Problem to solve: Copy out the text of every item below, substituting "Performance" wherever "Concert" appears and leaving the rest unchanged. Leave the pictures out of your answer.

*** Supplied records ***

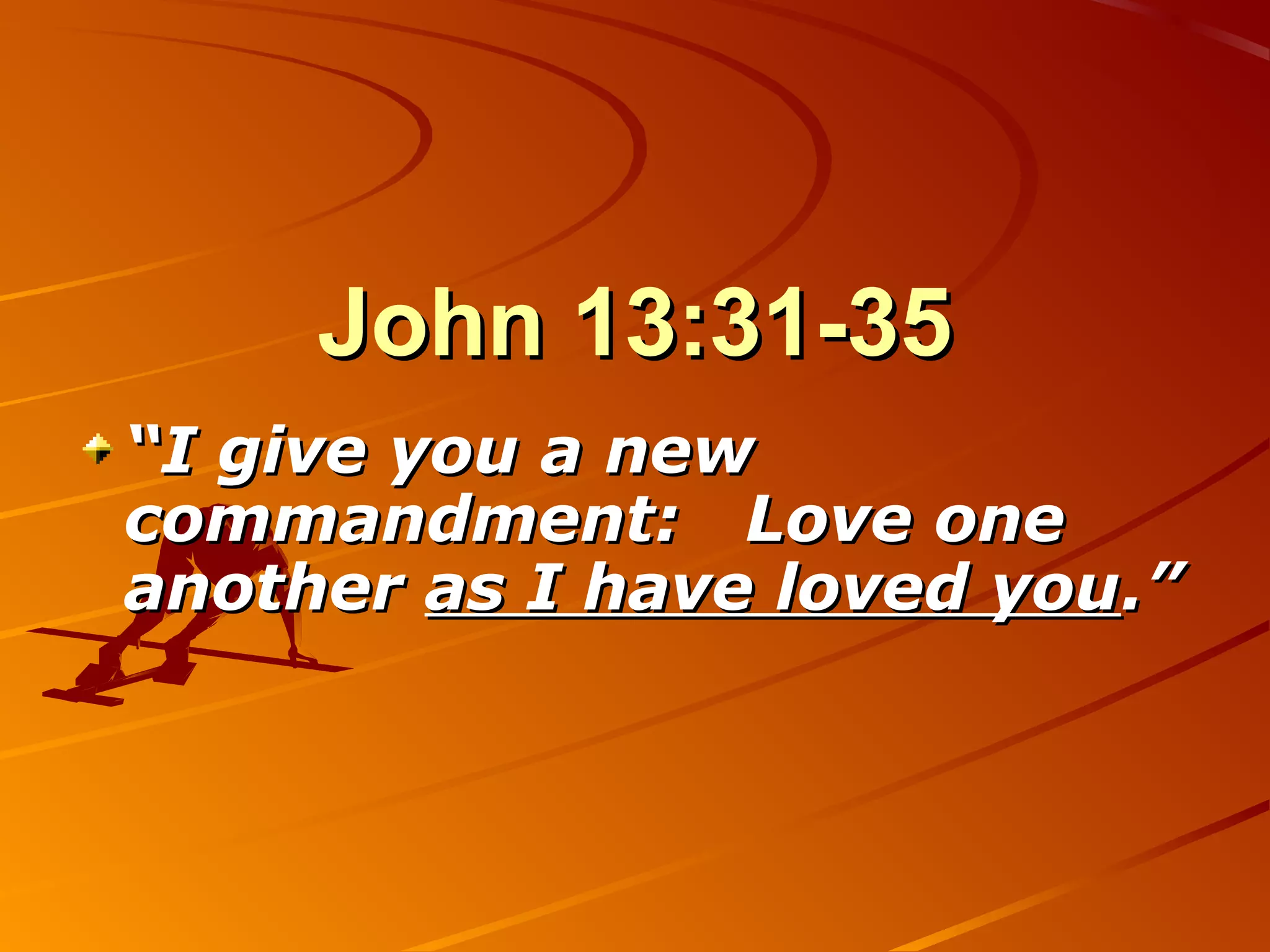 John 13:31-35
“I give you a new
commandment: Love one
another as I have loved you.”
 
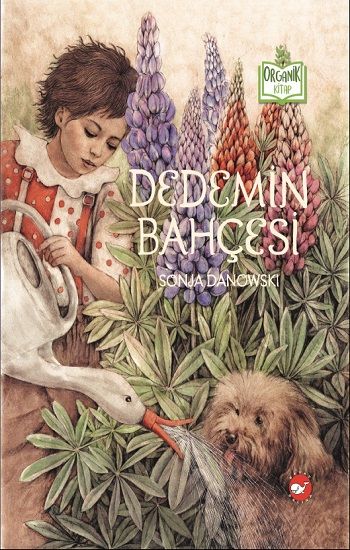 Organik Kitap - Dedemin Bahçesi (Ciltli) - Beyaz Balina Yayınları Kitap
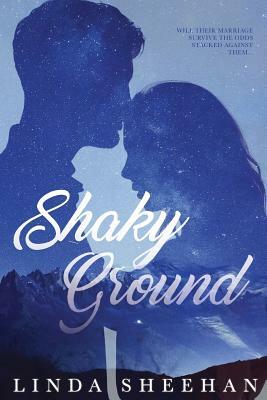 Shaky Ground by Linda Sheehan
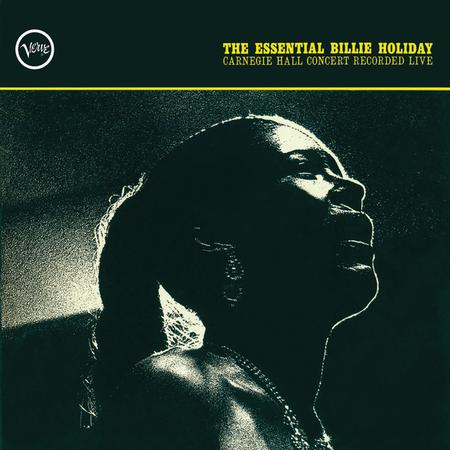 Billie Holiday - The Essential Billie Holiday: Carnegie Hall Concert Recorded Live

*** End of Supplied records ***

Answer to this task:
 John 13:31-35
“I give you a new
commandment: Love one
another as I have loved you.”
 
 Organik Kitap - Dedemin Bahçesi (Ciltli) - Beyaz Balina Yayınları Kitap
 Shaky Ground by Linda Sheehan
 Billie Holiday - The Essential Billie Holiday: Carnegie Hall Performance Recorded Live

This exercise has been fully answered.